Guest blog: Author Ann Vinden is currently writing a biography set in Chile during the nitrate extraction period. She writes here about horses, class and family.
No-one would have suggested learning to ride a horse as a means of independence in the shire counties where I grew up, and yet only two generations before me, a well-off young woman would of course have learned to ride. Both my grandfathers did well enough to be given not company cars, but ‘company horses’.
In 1905 on the Chilean Pampa (plateau) of Tarapacá, my maternal grandfather, Kenneth, was offered free use of any of the horses at his first oficina (nitrate plant) for evening exercise rides or outings. A journey with the boss to HQ in Iquique took him some five hours on horseback, fuelled by breakfast of a single eggnog. A dinner invitation would be an hour’s ride across the desert in any one direction. They thought nothing of such distances.
After one such dinner party, the Camanchaca, a freezing cloud, descended as he and a colleague returned across the Pampa to his oficina. Doubtless they had enjoyed a good few whiskies and Pisco Sours. The Camanchaca was as dense as the fogs of his Glasgow origins but made him twice as wet. They could barely see a foot ahead, and lost sight of the tracks home. Fearing the prospect of sleeping rough, prey to the ice cold and bandits, they learned a valuable lesson: the horses would not pause for a moment. They knew their own way home to the stable.
In December that year, after a series of quick promotions, Kenneth saved enough to buy his own independent transport: a horse, for £13, three-quarters of a month’s pay. Two years later, by his mid-twenties, another promotion won him the top job at an oficina. A ‘company horse’ was part of the package. Stables and a groom were thrown in gratis.
He sold his own horse, upgrading to the early twentieth century equivalent of a sports car: a so-called Polo ‘Pony,’ a full-sized thoroughbred. He played polo, his favourite sport, every Sunday morning in the dust of the Atacama Desert. Polo had been a vital training technique for cavalry from around the sixth century BC in Persia, but it had only spread to Britain through the British army in India in 1866 so was a relatively young sport.[1] An expensive pastime, it was played by the British aristocracy and their wealthy imitators the industrialist class, but like many in colonial settings, Kenneth and his work colleagues could also afford the trappings of wealth.

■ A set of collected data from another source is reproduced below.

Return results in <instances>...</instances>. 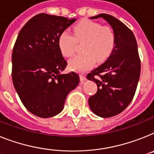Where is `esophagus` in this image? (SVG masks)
<instances>
[{
    "label": "esophagus",
    "mask_w": 154,
    "mask_h": 154,
    "mask_svg": "<svg viewBox=\"0 0 154 154\" xmlns=\"http://www.w3.org/2000/svg\"><path fill=\"white\" fill-rule=\"evenodd\" d=\"M80 80H81V81H84L86 80V76H85V74H83V73H81L80 74Z\"/></svg>",
    "instance_id": "esophagus-1"
}]
</instances>
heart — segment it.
Here are the masks:
<instances>
[{"instance_id": "heart-1", "label": "heart", "mask_w": 154, "mask_h": 154, "mask_svg": "<svg viewBox=\"0 0 154 154\" xmlns=\"http://www.w3.org/2000/svg\"><path fill=\"white\" fill-rule=\"evenodd\" d=\"M77 41H85L82 48L84 53L71 59L69 66L73 70L85 71L91 68L95 60L103 63L110 56L116 45V35L109 26L83 20L73 27V35L66 30L60 33L58 44L62 54L66 57L72 56Z\"/></svg>"}]
</instances>
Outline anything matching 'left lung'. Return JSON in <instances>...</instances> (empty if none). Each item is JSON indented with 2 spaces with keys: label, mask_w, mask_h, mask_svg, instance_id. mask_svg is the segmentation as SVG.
Masks as SVG:
<instances>
[{
  "label": "left lung",
  "mask_w": 154,
  "mask_h": 154,
  "mask_svg": "<svg viewBox=\"0 0 154 154\" xmlns=\"http://www.w3.org/2000/svg\"><path fill=\"white\" fill-rule=\"evenodd\" d=\"M103 18L109 23L116 35V45L108 59L88 73L87 78L97 84L98 90L88 99L95 114L110 117L121 113L130 104L136 91L141 71L137 42L134 33L122 22L107 14Z\"/></svg>",
  "instance_id": "8db88e82"
}]
</instances>
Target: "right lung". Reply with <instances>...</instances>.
I'll use <instances>...</instances> for the list:
<instances>
[{
  "label": "right lung",
  "instance_id": "add662e5",
  "mask_svg": "<svg viewBox=\"0 0 154 154\" xmlns=\"http://www.w3.org/2000/svg\"><path fill=\"white\" fill-rule=\"evenodd\" d=\"M76 21L41 13L19 32L12 51L11 77L24 106L42 118L63 110L67 95L77 87L79 75L61 74L67 62L59 49L60 33Z\"/></svg>",
  "mask_w": 154,
  "mask_h": 154
}]
</instances>
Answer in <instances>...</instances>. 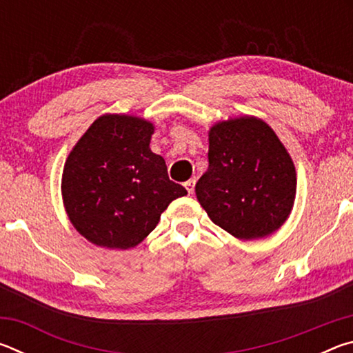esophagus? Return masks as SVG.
I'll use <instances>...</instances> for the list:
<instances>
[{
  "mask_svg": "<svg viewBox=\"0 0 353 353\" xmlns=\"http://www.w3.org/2000/svg\"><path fill=\"white\" fill-rule=\"evenodd\" d=\"M194 181H193V179H191V181H187V182H185L183 185H185V188H187V191H188V194H193L194 193Z\"/></svg>",
  "mask_w": 353,
  "mask_h": 353,
  "instance_id": "1",
  "label": "esophagus"
}]
</instances>
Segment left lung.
Returning <instances> with one entry per match:
<instances>
[{
  "mask_svg": "<svg viewBox=\"0 0 353 353\" xmlns=\"http://www.w3.org/2000/svg\"><path fill=\"white\" fill-rule=\"evenodd\" d=\"M296 168L276 132L256 117L229 118L208 130V168L196 198L238 240L279 230L296 199Z\"/></svg>",
  "mask_w": 353,
  "mask_h": 353,
  "instance_id": "8db88e82",
  "label": "left lung"
}]
</instances>
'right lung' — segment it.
Instances as JSON below:
<instances>
[{"label": "right lung", "mask_w": 353, "mask_h": 353, "mask_svg": "<svg viewBox=\"0 0 353 353\" xmlns=\"http://www.w3.org/2000/svg\"><path fill=\"white\" fill-rule=\"evenodd\" d=\"M154 124L105 113L68 154L62 199L74 229L107 249L135 248L159 224L172 201L187 194L170 181L162 155L151 151Z\"/></svg>", "instance_id": "1"}]
</instances>
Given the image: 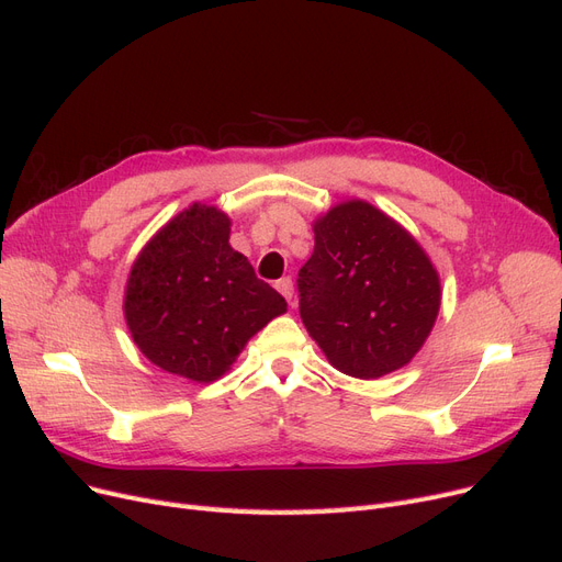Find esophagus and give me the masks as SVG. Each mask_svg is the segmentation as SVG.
<instances>
[{
  "label": "esophagus",
  "mask_w": 562,
  "mask_h": 562,
  "mask_svg": "<svg viewBox=\"0 0 562 562\" xmlns=\"http://www.w3.org/2000/svg\"><path fill=\"white\" fill-rule=\"evenodd\" d=\"M277 291H279L288 302H291V300H293V279H291V277L279 279V281H277Z\"/></svg>",
  "instance_id": "34e87169"
}]
</instances>
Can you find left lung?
<instances>
[{
  "instance_id": "left-lung-1",
  "label": "left lung",
  "mask_w": 562,
  "mask_h": 562,
  "mask_svg": "<svg viewBox=\"0 0 562 562\" xmlns=\"http://www.w3.org/2000/svg\"><path fill=\"white\" fill-rule=\"evenodd\" d=\"M314 252L297 274L300 316L328 361L375 380L403 368L431 333L440 283L419 244L366 201H347L314 225Z\"/></svg>"
}]
</instances>
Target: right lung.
Masks as SVG:
<instances>
[{
	"mask_svg": "<svg viewBox=\"0 0 562 562\" xmlns=\"http://www.w3.org/2000/svg\"><path fill=\"white\" fill-rule=\"evenodd\" d=\"M126 323L147 359L173 375L213 382L285 300L229 246V217L194 203L135 260Z\"/></svg>",
	"mask_w": 562,
	"mask_h": 562,
	"instance_id": "add662e5",
	"label": "right lung"
}]
</instances>
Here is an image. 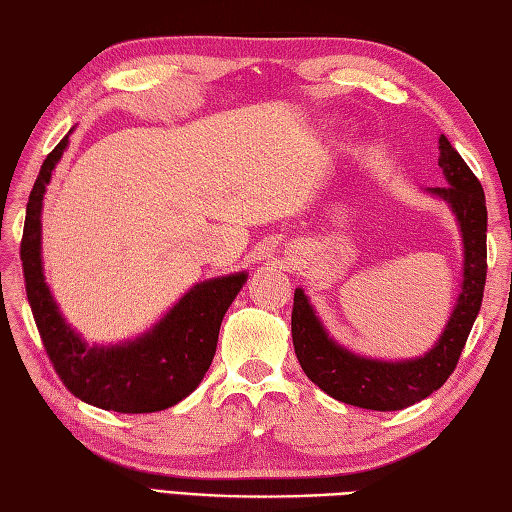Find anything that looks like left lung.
Listing matches in <instances>:
<instances>
[{"label": "left lung", "instance_id": "1", "mask_svg": "<svg viewBox=\"0 0 512 512\" xmlns=\"http://www.w3.org/2000/svg\"><path fill=\"white\" fill-rule=\"evenodd\" d=\"M437 164L442 168L446 186L426 188L424 193L442 199L453 210L462 233L464 268L453 313L428 353L395 362L357 355L326 333L304 290H295L290 319L295 355L310 382L337 402L368 410H402L413 406L444 386L466 346L486 284V197L473 170L444 135L439 137Z\"/></svg>", "mask_w": 512, "mask_h": 512}]
</instances>
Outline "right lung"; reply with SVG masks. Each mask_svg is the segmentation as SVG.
<instances>
[{
	"mask_svg": "<svg viewBox=\"0 0 512 512\" xmlns=\"http://www.w3.org/2000/svg\"><path fill=\"white\" fill-rule=\"evenodd\" d=\"M68 146V135L44 159L26 206L22 266L30 310L57 375L82 402L115 413H157L182 402L213 362L219 326L248 275L199 282L135 339L88 344L66 322L46 284L42 262V206L46 186Z\"/></svg>",
	"mask_w": 512,
	"mask_h": 512,
	"instance_id": "right-lung-1",
	"label": "right lung"
}]
</instances>
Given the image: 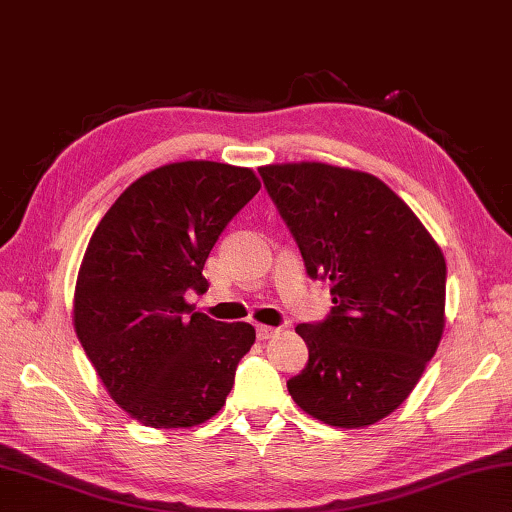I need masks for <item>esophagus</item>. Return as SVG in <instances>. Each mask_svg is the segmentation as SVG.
Here are the masks:
<instances>
[{
    "instance_id": "esophagus-1",
    "label": "esophagus",
    "mask_w": 512,
    "mask_h": 512,
    "mask_svg": "<svg viewBox=\"0 0 512 512\" xmlns=\"http://www.w3.org/2000/svg\"><path fill=\"white\" fill-rule=\"evenodd\" d=\"M277 333H280V329L266 327V324H257V338H259V340H268V338L277 336Z\"/></svg>"
}]
</instances>
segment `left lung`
<instances>
[{"mask_svg":"<svg viewBox=\"0 0 512 512\" xmlns=\"http://www.w3.org/2000/svg\"><path fill=\"white\" fill-rule=\"evenodd\" d=\"M306 273L331 282L327 320L297 324L309 347L288 394L333 427H365L412 394L445 327V257L374 174L329 163L259 167Z\"/></svg>","mask_w":512,"mask_h":512,"instance_id":"1","label":"left lung"}]
</instances>
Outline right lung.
Instances as JSON below:
<instances>
[{
	"label": "right lung",
	"instance_id": "add662e5",
	"mask_svg": "<svg viewBox=\"0 0 512 512\" xmlns=\"http://www.w3.org/2000/svg\"><path fill=\"white\" fill-rule=\"evenodd\" d=\"M262 188L250 167L181 161L120 194L82 257L73 327L109 396L138 423L192 427L215 416L255 342L185 302L228 221Z\"/></svg>",
	"mask_w": 512,
	"mask_h": 512
}]
</instances>
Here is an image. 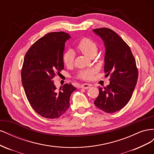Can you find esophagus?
Instances as JSON below:
<instances>
[{
    "label": "esophagus",
    "mask_w": 154,
    "mask_h": 154,
    "mask_svg": "<svg viewBox=\"0 0 154 154\" xmlns=\"http://www.w3.org/2000/svg\"><path fill=\"white\" fill-rule=\"evenodd\" d=\"M91 85L90 84H88V83H84V84H82L81 85V88H85V89H87V88H90L91 87Z\"/></svg>",
    "instance_id": "obj_1"
}]
</instances>
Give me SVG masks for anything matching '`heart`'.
I'll use <instances>...</instances> for the list:
<instances>
[{
    "instance_id": "b5f03b06",
    "label": "heart",
    "mask_w": 154,
    "mask_h": 154,
    "mask_svg": "<svg viewBox=\"0 0 154 154\" xmlns=\"http://www.w3.org/2000/svg\"><path fill=\"white\" fill-rule=\"evenodd\" d=\"M77 48L79 51L86 55L87 57H91L92 55H96L97 52V44L94 41L90 38H84L82 39L77 45ZM74 53L71 50L66 51L62 56V61L63 64L66 66H71L74 61ZM96 72L94 69H89L82 70L78 73V77L82 80H88L92 78Z\"/></svg>"
}]
</instances>
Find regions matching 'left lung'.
Segmentation results:
<instances>
[{
	"label": "left lung",
	"instance_id": "8db88e82",
	"mask_svg": "<svg viewBox=\"0 0 154 154\" xmlns=\"http://www.w3.org/2000/svg\"><path fill=\"white\" fill-rule=\"evenodd\" d=\"M105 47L104 71L110 75V84L99 88L94 105L106 113H114L127 105L136 87L138 70L136 60L127 43L110 29H93Z\"/></svg>",
	"mask_w": 154,
	"mask_h": 154
}]
</instances>
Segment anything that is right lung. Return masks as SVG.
<instances>
[{
  "instance_id": "obj_1",
  "label": "right lung",
  "mask_w": 154,
  "mask_h": 154,
  "mask_svg": "<svg viewBox=\"0 0 154 154\" xmlns=\"http://www.w3.org/2000/svg\"><path fill=\"white\" fill-rule=\"evenodd\" d=\"M70 38L64 32H49L32 44L25 55L22 85L32 108L45 118H57L66 112L71 94L76 89L66 83L57 91L52 80L64 68L62 56Z\"/></svg>"
}]
</instances>
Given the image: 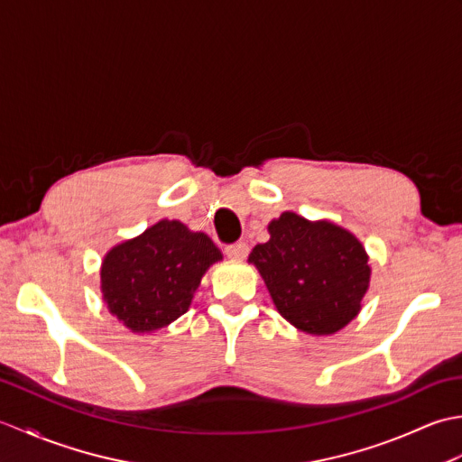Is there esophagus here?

Kenneth and Alice at the Oficina, circa 1922. Copyright Ann Vinden
My grandmother, Alice, was born in Chile in 1881. She learned to ride and, as a young woman, rode as competently as the men, although always side saddle. She and Kenneth’s first flirtations began with a ride in the desert together.
Naturally, their children also learned to ride. They were put on a horse as pre-schoolers, and my aunt Kitty is pictured here on a pony named ‘Poroto’ - Spanish for ‘Bean.’ My mother still remembers being told off for playing with the tiny young groom who looked after Poroto. He was the son of a migrant worker: his father might have come from Bolivia, Southern Chile, Peru, or Argentina. They were a multinational workforce managed in the main by the British or. occasionally, other Europeans. The boundaries of the work hierarchy, of class, education and thereby - to some extent – race, were critical in managing control by the few over the many.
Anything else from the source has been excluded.